Today I have the pleasure of interviewing James Hampton, author of the novels TO A FAR COUNTRY, TREASURE HOUSE, FOUR CLOCKS and short stories THAT’S ALL THE TIME WE HAVE and SWIM WITH ME, amongst his many works, and welcome him to my blog.
Thank you, Marcia. I’m very glad to be here.
Q: Have any life experiences inspired you to write your books?
A: In every story I write there are echoes of the past. Some of those echoes are loud and some are faint, but I can always hear them. I‘ve been blessed to grow up in a region of my home state with a rich heritage of ghost stories and old legends, so maybe it was inevitable that themes of wandering spirits, ancient maps, and shadowed forests full of danger and magic would be prominent in my work. But I frequently draw on real-life experiences as well. The trick is to modify and disguise those experiences just enough to gain some needed detachment, while staying true to their essence. To put it another way, I change names and circumstances to protect the innocent (and the guilty, especially if I’m one of them), but I work hard to ensure that the emotions I felt, and the lessons I took away, remain intact. TREASURE HOUSE is a good example of this. It has a failed high school romance, an older gentleman incapable of changing with the changing times, and two young people (who happen to be the principals in that failed high school romance) trying to figure out where they fit into the world. Real life experiences of mine, to varying degrees, form the basis for these plot elements, even though the storyline of TREASURE HOUSE is pure speculative fiction.
Q: For how long have you been writing?
A: I’ve enjoyed creative writing since way back in elementary school, although there were too many years during which I engaged in it sporadically or not at all. Starting in late 2004 I decided to get serious about writing again, so I’d say about eight years now.
Q: You have a prolific output of both short stories, and longer works. Do you have a writing program which works for you?
A: I do. No matter what, each week—and each day if possible—I try to write something, anything.

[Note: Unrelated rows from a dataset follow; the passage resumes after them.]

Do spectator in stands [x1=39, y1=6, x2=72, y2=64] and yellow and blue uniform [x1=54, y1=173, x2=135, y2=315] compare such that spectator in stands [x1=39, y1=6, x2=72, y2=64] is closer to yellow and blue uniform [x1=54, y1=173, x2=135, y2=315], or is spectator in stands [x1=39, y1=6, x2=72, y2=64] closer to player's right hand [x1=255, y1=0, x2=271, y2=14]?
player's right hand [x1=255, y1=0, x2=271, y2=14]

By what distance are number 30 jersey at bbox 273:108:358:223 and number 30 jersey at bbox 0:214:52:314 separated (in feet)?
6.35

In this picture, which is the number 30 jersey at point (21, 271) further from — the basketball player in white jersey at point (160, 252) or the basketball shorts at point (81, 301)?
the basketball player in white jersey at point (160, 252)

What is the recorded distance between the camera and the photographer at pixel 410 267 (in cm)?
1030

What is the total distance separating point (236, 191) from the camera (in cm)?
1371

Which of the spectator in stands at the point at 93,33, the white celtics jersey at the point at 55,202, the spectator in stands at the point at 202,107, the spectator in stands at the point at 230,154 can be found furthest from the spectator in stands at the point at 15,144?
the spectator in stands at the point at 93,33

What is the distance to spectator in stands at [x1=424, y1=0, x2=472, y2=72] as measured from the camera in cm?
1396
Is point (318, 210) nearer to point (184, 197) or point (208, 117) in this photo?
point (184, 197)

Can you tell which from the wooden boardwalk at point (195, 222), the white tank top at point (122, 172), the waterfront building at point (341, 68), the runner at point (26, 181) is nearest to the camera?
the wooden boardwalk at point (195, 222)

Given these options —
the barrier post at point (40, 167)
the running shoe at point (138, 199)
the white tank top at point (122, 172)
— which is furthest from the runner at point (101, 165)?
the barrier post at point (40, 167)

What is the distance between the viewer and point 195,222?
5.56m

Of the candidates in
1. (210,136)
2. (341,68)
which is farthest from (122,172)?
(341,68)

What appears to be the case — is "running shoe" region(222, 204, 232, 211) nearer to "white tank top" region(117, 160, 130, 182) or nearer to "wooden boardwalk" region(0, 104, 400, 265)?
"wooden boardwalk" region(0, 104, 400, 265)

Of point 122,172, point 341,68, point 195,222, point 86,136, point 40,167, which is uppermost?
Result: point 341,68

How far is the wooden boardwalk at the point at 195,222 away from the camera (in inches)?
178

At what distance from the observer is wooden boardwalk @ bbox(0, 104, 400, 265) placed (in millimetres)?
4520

I believe every writer should do this. It doesn’t matter what gets written as long as it requires a little imagination. If an author began a story with great zeal, but now finds he or she has run out of gas, I think it’s fine to set that story aside for a while—but I also think the author should find something else to work on, and quickly. Start a new story, or, better yet, return to an old story left unfinished. I do this all the time. Thus far not one of my longer works (more than 20,000 words) has been written in a single continuous stretch of time. I began, and abandoned, TREASURE HOUSE in 2006; in the summer of 2008 I came back and finished it. But in between I was writing short stories like THE WAY OF ALL THINGS and SWIM WITH ME. I think of Writers Block as being selective in nature. My experience has been that it blocks certain stories from completion but not others; so I just work on those others until the blockage clears. I find this to be a good way to achieve a high level of output, while keeping your enthusiasm fresh at the same time.
Q: Do you have any favorite book genres which you love to read?

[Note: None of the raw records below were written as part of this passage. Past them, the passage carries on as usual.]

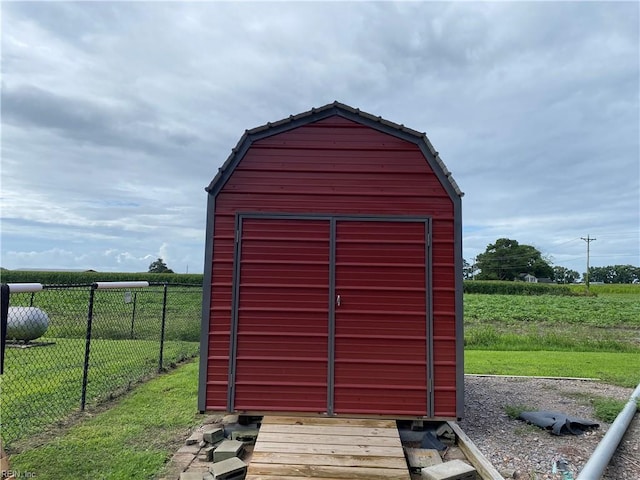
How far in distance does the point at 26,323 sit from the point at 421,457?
8.09 m

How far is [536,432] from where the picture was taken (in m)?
3.87

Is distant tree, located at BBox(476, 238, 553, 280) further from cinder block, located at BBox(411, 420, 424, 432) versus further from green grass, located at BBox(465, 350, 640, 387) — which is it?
cinder block, located at BBox(411, 420, 424, 432)

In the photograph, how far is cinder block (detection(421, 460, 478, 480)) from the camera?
9.11 feet

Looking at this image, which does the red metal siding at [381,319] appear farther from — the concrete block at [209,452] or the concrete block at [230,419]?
the concrete block at [209,452]

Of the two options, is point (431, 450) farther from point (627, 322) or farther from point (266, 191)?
point (627, 322)

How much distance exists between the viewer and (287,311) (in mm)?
3846

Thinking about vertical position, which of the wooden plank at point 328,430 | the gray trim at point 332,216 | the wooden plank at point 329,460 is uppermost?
the gray trim at point 332,216

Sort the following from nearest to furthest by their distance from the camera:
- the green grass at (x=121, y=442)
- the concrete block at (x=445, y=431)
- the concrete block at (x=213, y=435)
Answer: the green grass at (x=121, y=442) < the concrete block at (x=213, y=435) < the concrete block at (x=445, y=431)

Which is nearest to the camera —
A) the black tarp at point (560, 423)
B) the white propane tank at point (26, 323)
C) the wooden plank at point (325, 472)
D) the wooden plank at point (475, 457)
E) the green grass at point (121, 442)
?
the wooden plank at point (325, 472)

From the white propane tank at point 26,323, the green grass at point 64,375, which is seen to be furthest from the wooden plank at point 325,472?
the white propane tank at point 26,323

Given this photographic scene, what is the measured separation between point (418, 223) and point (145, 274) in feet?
91.6

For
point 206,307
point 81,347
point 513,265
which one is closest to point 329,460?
point 206,307

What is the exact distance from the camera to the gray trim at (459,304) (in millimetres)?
3695

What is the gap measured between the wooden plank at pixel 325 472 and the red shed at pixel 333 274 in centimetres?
89
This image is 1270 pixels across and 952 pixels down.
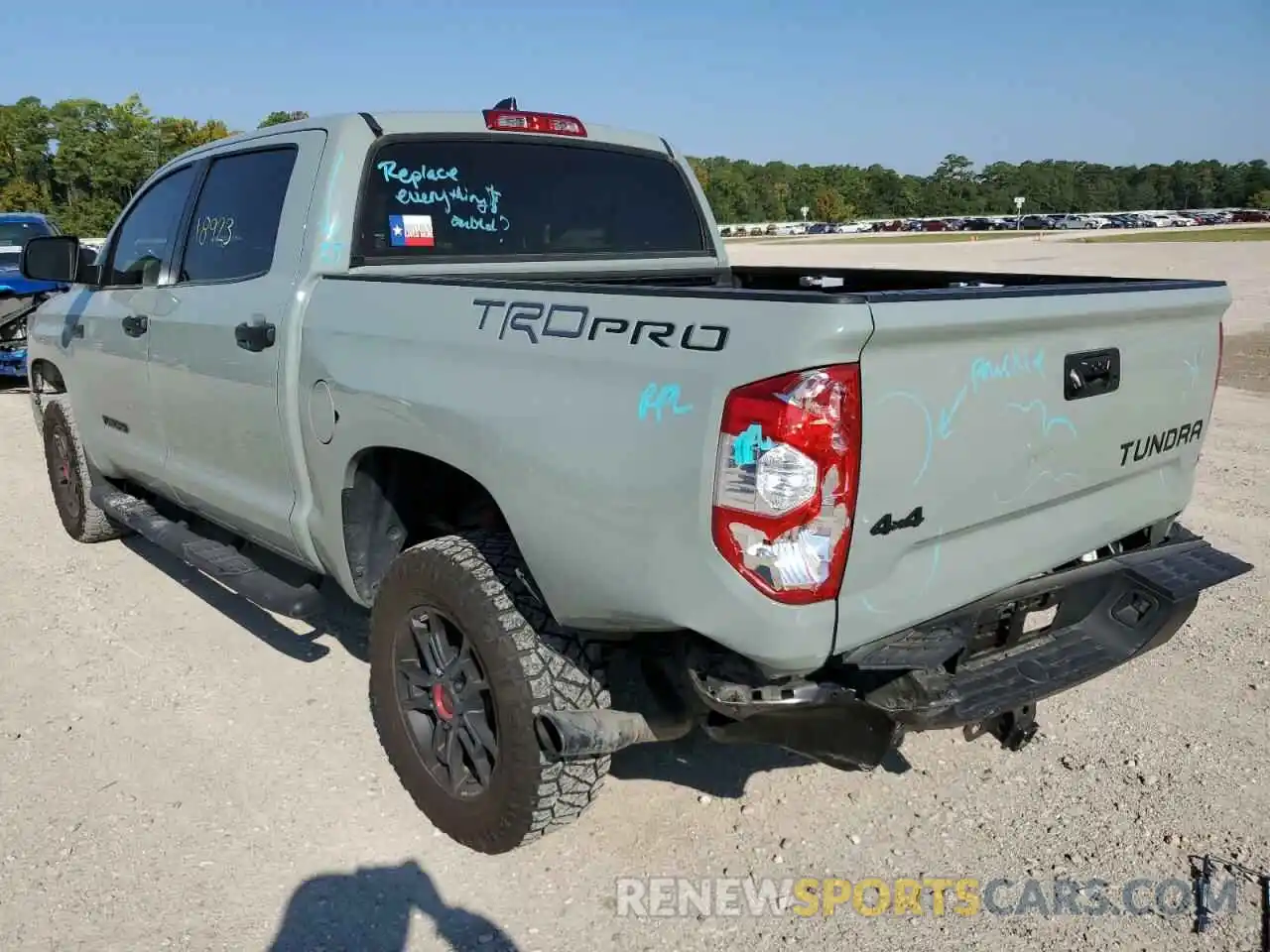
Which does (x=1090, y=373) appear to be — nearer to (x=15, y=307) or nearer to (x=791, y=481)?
(x=791, y=481)

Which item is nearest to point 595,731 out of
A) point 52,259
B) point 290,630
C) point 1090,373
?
point 1090,373

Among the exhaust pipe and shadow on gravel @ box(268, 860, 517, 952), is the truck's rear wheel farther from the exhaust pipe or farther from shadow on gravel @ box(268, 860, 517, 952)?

A: I enjoy reading all kinds of stories, just as I enjoy watching all kinds of movies. I may lean a little bit toward reading the kinds of stories that I write (or maybe I write the kind of stories I commonly read) but over the years I’ve been entertained by everything from science fiction and political thrillers to fantasy epics and contemporary fiction (ordinary world stuff, as I call it). I think compelling plots, high drama, and fascinating characters can be found in any genre.
Q: Are there any favorite books and authors who have been influential upon you and your writing?

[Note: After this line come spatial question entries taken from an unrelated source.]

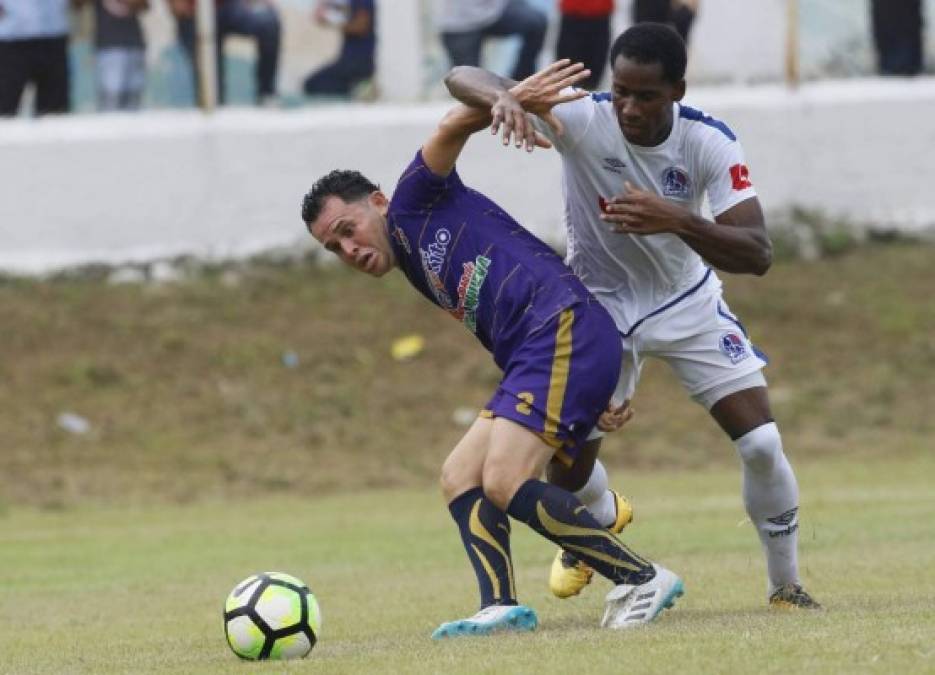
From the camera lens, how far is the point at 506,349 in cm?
890

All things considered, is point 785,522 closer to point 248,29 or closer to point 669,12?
point 669,12

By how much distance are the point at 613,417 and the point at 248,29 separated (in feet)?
50.5

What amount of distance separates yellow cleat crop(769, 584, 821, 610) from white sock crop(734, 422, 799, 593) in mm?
40

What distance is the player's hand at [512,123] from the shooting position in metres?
8.49

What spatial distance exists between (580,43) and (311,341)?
461 cm

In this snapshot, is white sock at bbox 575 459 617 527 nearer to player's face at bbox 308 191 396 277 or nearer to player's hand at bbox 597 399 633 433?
player's hand at bbox 597 399 633 433

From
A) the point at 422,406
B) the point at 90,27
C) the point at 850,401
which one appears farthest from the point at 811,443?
the point at 90,27

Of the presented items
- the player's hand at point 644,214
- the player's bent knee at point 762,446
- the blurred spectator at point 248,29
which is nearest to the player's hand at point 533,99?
the player's hand at point 644,214

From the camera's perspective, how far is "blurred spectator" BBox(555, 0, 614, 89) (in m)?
23.5

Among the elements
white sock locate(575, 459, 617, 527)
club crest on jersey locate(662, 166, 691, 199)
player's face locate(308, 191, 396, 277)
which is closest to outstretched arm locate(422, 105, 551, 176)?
player's face locate(308, 191, 396, 277)

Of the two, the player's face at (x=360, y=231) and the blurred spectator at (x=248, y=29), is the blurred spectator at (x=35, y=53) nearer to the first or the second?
the blurred spectator at (x=248, y=29)

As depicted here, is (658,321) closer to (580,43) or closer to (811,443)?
(811,443)

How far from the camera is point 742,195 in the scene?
9008 millimetres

A: I have been most influenced by three authors: Ray Bradbury, Pat Conroy, and Madeleine L’Engle. SOMETHING WICKED THIS WAY COMES, by Ray Bradbury, is a darkly glinting jewel of a novel that combines poetic prose, creeping terror, and poignant observations about friendship, growing up, and getting older. THE PRINCE OF TIDES, by Pat Conroy, is an epic family saga that melds beautiful writing with dramatic power, set in a geography that’s virtually identical to the one in which I was born and raised. Madeleine L’Engle’s A WRINKLE IN TIME, which I first read twenty-five years ago, introduced me to some frankly stunning scientific concepts in the course of a whimsical, provocative, and occasionally horrific science fiction book that doubles as a fine coming-of-age tale. Any story of mine can trace its ancestry to at least one of these three writers, all of whom I consider masters of language, though I like to think the finished product is fully my own. I also enjoy the works of Judy Blume, Judith Guest, Roald Dahl, Robert Cormier, and Stephen King, and I see some of their writing genes in my work as well. If I can ever get half as good as any of these writers, I’ll be happy.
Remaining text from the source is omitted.